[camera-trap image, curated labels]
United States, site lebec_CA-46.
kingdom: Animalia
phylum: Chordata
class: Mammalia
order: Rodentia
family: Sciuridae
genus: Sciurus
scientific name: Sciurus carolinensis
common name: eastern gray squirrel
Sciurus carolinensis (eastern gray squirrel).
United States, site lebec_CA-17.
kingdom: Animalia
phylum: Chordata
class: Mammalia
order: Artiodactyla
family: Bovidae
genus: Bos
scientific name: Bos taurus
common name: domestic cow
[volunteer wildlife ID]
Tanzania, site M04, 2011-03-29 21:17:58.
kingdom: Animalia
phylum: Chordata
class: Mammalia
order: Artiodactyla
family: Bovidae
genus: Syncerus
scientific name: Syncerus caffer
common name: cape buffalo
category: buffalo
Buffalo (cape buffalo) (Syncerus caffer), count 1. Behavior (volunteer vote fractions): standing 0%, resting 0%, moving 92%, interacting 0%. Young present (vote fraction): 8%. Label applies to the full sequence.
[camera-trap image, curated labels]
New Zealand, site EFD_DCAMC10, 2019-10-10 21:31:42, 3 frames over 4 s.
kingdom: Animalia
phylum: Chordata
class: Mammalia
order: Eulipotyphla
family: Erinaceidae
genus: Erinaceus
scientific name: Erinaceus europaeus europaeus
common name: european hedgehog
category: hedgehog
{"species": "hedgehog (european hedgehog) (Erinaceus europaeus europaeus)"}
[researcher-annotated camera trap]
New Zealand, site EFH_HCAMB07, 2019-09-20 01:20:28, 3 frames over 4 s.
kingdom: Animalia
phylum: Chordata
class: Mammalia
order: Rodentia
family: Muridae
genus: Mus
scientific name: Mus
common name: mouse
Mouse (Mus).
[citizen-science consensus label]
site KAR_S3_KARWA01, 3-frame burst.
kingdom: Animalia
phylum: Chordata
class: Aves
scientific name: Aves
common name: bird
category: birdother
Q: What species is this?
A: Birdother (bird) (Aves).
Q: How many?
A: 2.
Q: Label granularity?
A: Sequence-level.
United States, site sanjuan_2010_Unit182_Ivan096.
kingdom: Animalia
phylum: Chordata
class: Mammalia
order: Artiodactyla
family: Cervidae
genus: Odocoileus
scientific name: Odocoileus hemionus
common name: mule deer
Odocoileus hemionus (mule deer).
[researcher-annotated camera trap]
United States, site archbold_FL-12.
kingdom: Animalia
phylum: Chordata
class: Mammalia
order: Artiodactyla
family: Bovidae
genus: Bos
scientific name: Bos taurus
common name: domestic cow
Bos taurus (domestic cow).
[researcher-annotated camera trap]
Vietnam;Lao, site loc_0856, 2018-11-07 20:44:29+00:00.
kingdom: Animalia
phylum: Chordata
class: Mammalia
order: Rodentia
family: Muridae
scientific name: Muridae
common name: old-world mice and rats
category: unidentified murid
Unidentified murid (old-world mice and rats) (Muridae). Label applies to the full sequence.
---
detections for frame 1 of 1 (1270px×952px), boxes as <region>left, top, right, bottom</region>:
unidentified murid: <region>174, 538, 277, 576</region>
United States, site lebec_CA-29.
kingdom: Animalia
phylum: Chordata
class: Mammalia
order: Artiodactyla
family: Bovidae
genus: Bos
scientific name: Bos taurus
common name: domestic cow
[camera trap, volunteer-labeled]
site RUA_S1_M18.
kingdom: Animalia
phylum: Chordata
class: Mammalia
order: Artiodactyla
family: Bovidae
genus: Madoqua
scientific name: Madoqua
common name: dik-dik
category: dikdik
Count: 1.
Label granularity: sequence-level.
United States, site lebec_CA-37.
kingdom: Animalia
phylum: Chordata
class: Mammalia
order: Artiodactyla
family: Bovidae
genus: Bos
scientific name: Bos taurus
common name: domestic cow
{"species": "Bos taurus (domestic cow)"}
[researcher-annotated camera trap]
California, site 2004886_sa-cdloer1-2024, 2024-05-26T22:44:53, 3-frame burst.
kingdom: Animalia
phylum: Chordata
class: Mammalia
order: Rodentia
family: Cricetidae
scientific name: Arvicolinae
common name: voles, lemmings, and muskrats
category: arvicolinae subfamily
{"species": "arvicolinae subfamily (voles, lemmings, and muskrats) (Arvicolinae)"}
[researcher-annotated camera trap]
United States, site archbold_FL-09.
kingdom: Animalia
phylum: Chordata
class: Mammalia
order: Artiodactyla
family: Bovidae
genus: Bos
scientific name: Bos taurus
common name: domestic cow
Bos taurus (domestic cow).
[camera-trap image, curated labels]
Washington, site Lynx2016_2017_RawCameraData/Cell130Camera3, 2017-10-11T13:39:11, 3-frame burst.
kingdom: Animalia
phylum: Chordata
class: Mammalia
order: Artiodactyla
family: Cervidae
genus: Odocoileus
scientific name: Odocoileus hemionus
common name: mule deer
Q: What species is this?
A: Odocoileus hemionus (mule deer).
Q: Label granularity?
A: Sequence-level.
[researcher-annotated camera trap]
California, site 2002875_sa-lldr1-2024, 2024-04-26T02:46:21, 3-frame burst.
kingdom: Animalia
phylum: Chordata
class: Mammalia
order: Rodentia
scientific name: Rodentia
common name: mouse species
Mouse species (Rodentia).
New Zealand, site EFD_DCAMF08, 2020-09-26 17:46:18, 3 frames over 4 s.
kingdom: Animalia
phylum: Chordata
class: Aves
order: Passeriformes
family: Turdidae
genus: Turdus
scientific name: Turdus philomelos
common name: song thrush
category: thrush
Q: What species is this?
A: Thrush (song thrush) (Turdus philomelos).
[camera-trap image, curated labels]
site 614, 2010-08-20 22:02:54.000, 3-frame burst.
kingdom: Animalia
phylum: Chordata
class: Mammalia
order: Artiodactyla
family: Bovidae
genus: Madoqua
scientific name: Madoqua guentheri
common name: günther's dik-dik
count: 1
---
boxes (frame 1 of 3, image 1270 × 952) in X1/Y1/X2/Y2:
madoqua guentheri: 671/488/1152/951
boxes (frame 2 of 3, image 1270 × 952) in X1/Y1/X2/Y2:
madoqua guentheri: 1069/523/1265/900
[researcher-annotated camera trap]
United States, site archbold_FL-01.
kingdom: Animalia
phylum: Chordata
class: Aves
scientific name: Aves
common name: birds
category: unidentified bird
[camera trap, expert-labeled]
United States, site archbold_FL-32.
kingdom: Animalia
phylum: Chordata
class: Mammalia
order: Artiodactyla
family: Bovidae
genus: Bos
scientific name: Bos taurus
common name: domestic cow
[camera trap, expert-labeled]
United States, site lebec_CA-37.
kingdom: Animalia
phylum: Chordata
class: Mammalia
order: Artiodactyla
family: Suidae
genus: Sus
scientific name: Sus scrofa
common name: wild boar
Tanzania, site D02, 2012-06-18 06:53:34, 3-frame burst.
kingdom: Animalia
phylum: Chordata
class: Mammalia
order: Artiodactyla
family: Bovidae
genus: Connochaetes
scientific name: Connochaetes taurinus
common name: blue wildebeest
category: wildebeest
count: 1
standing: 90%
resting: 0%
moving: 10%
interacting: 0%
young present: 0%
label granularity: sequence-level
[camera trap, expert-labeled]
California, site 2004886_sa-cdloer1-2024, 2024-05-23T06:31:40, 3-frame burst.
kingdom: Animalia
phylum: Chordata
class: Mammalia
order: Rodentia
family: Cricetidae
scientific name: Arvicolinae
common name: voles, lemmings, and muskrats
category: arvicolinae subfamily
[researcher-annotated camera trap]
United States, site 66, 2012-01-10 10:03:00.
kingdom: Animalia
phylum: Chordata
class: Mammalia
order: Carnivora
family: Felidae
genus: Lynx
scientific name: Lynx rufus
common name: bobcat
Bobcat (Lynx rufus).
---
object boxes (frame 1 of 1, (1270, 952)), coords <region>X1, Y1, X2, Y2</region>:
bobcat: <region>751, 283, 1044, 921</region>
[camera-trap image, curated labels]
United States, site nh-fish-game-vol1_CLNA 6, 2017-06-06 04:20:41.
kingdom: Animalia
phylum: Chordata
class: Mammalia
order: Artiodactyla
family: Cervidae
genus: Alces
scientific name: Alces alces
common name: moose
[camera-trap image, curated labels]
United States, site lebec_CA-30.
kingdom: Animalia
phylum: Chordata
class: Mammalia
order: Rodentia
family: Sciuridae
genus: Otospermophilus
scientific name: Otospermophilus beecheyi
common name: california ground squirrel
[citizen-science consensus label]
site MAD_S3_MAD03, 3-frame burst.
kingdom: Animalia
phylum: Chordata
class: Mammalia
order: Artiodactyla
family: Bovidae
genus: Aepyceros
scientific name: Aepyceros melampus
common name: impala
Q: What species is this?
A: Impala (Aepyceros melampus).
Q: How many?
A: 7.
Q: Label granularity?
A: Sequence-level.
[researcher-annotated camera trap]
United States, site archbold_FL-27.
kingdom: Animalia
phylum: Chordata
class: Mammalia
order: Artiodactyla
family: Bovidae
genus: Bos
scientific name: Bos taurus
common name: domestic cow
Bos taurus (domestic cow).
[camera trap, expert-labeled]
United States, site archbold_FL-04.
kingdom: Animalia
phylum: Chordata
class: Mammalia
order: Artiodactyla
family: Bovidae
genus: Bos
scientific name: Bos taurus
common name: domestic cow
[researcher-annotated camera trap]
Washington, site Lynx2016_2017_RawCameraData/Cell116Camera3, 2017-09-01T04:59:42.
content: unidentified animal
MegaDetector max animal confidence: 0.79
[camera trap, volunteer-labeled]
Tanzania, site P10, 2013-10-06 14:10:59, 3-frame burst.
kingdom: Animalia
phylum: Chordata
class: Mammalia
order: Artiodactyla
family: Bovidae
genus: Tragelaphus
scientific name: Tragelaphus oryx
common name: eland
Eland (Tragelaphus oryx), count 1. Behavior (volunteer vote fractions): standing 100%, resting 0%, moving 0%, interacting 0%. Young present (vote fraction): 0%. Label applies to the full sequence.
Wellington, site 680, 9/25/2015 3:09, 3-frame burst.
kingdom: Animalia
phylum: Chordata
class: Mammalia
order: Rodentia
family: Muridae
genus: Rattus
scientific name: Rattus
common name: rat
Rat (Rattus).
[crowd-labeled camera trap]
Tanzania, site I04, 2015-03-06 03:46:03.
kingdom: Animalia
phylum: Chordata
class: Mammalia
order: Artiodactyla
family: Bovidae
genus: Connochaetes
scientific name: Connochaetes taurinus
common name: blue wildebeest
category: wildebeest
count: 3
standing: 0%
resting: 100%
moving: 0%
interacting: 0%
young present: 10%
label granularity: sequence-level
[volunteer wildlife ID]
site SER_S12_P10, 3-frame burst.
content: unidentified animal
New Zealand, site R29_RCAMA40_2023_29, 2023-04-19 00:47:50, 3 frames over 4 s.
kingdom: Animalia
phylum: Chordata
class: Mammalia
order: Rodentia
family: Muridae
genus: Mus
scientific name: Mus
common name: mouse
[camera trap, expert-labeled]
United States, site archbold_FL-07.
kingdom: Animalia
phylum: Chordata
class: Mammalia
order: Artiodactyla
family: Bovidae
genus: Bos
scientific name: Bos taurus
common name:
• • •
Begin at the first line of the material above. Transcribe each line exactly, ending with the line that contains "category: hedgehog".

Written answer >>
[camera-trap image, curated labels]
United States, site lebec_CA-46.
kingdom: Animalia
phylum: Chordata
class: Mammalia
order: Rodentia
family: Sciuridae
genus: Sciurus
scientific name: Sciurus carolinensis
common name: eastern gray squirrel
Sciurus carolinensis (eastern gray squirrel).
United States, site lebec_CA-17.
kingdom: Animalia
phylum: Chordata
class: Mammalia
order: Artiodactyla
family: Bovidae
genus: Bos
scientific name: Bos taurus
common name: domestic cow
[volunteer wildlife ID]
Tanzania, site M04, 2011-03-29 21:17:58.
kingdom: Animalia
phylum: Chordata
class: Mammalia
order: Artiodactyla
family: Bovidae
genus: Syncerus
scientific name: Syncerus caffer
common name: cape buffalo
category: buffalo
Buffalo (cape buffalo) (Syncerus caffer), count 1. Behavior (volunteer vote fractions): standing 0%, resting 0%, moving 92%, interacting 0%. Young present (vote fraction): 8%. Label applies to the full sequence.
[camera-trap image, curated labels]
New Zealand, site EFD_DCAMC10, 2019-10-10 21:31:42, 3 frames over 4 s.
kingdom: Animalia
phylum: Chordata
class: Mammalia
order: Eulipotyphla
family: Erinaceidae
genus: Erinaceus
scientific name: Erinaceus europaeus europaeus
common name: european hedgehog
category: hedgehog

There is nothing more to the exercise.